PAGE EXCERPT -
Overseas sales of PHL electronics expected to increase 5-6% next year
THE PHILIPPINES’ electronics exports will likely increase 5-6% next year, supported by robust demand for gadgets and Internetconnected equipment, a group representing the country’s key semiconductor industry said on Monday.
For 2016, the Semiconductor and Electronic Industries in the Philippines, Inc. (SEIPI) has forecast an increase of 6%.
Danilo C. Lachica, SEIPI president, said 2017’s “modest” anticipated gains will be driven by components, electronic data processing, telecommunications, automotive sectors, cyber security, self-driving cars and the general trend toward a digital society.
Electronics are the Philippines’ top export item, and in October accounted for 52% of export revenue, according to the Philippine Statistics Authority.
So the relatively firm outlook for 2017 bodes well for overall economic growth.
But President Rodrigo R. Duterte’s comments about cutting ties with Washington posed some risks, Mr. Lachica said, noting that 12% of the industry’s exports go to the United States.

STORED RECORDS -
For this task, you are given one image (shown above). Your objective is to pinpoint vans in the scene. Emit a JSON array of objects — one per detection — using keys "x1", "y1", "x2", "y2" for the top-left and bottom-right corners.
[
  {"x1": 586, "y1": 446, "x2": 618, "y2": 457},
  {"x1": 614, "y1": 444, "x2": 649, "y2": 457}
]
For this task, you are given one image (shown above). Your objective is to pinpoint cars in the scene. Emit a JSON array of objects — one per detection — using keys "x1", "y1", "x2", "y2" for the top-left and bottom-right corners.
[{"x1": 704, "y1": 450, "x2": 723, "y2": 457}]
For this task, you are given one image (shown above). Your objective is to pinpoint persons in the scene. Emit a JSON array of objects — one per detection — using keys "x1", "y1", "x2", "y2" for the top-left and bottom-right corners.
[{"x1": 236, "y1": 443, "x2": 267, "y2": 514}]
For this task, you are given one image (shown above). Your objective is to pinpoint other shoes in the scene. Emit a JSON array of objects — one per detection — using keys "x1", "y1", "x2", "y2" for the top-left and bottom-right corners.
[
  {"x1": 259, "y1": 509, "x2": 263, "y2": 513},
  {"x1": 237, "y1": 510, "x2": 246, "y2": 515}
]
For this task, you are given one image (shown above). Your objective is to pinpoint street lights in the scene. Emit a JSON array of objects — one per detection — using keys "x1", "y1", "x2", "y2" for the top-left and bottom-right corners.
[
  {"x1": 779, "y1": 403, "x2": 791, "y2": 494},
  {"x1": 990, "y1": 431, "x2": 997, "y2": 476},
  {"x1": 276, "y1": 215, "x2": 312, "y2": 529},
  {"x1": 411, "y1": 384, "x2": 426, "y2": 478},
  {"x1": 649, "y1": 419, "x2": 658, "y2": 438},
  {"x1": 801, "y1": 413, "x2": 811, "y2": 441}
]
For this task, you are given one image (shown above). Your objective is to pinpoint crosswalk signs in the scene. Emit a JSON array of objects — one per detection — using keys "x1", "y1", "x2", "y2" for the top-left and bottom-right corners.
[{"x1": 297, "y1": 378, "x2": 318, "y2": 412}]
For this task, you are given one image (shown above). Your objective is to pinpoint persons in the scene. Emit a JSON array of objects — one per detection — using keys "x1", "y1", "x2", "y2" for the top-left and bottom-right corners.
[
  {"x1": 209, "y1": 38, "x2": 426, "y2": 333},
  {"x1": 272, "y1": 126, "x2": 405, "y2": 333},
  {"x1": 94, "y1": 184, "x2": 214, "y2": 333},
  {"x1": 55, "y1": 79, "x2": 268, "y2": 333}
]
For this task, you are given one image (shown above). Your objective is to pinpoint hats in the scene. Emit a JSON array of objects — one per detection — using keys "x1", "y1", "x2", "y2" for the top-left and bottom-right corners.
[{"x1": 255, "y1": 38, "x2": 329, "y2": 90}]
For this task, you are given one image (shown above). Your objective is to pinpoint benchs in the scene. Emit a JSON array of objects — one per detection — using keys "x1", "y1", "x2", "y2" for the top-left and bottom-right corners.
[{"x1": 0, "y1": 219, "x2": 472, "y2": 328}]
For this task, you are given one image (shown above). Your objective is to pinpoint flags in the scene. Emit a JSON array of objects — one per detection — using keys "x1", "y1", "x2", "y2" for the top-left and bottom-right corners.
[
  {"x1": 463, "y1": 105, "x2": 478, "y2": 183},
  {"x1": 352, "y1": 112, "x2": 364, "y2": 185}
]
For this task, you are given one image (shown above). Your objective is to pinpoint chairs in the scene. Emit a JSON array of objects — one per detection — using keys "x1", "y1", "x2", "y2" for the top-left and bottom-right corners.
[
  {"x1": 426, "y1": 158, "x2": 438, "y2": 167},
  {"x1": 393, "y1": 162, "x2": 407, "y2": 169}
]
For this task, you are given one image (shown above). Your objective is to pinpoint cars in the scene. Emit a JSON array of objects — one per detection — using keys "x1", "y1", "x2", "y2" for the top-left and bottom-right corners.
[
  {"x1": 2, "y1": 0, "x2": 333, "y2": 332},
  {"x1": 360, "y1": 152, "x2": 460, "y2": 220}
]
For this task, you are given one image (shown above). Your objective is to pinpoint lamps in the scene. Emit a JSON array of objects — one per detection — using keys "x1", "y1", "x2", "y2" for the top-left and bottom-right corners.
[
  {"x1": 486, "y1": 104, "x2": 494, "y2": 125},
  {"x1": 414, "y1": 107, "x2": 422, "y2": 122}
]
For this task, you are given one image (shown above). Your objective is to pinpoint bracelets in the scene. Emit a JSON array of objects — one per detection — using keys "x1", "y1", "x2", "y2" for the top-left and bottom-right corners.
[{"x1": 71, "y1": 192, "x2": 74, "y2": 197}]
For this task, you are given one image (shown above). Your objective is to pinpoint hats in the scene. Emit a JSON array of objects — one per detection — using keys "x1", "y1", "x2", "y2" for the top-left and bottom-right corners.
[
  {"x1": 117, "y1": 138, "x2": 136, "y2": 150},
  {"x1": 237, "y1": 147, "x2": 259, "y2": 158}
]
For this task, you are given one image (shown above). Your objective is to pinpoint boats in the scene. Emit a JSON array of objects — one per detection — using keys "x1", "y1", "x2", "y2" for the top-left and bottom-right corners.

DIRECTIONS FOR THIS TASK - Continue the article on Philippine electronics exports, starting right after its last sentence.

EXERCISE RESPONSE -
While the industry supports Mr. Duterte’s move to expand commercial ties with other countries, Mr. Lachica said “it should not be at the expense of cutting ties with the US.”
On Friday, Mr. Duterte told the US “we do not need you,” and that it should “prepare to leave” the Philippines.
SEIPI, comprising 270 semiconductors and electronics manufacturers — including units of Toshiba and Texas Instruments employing more than two million workers — wants to grow its business with the US, Mr. Lachica said.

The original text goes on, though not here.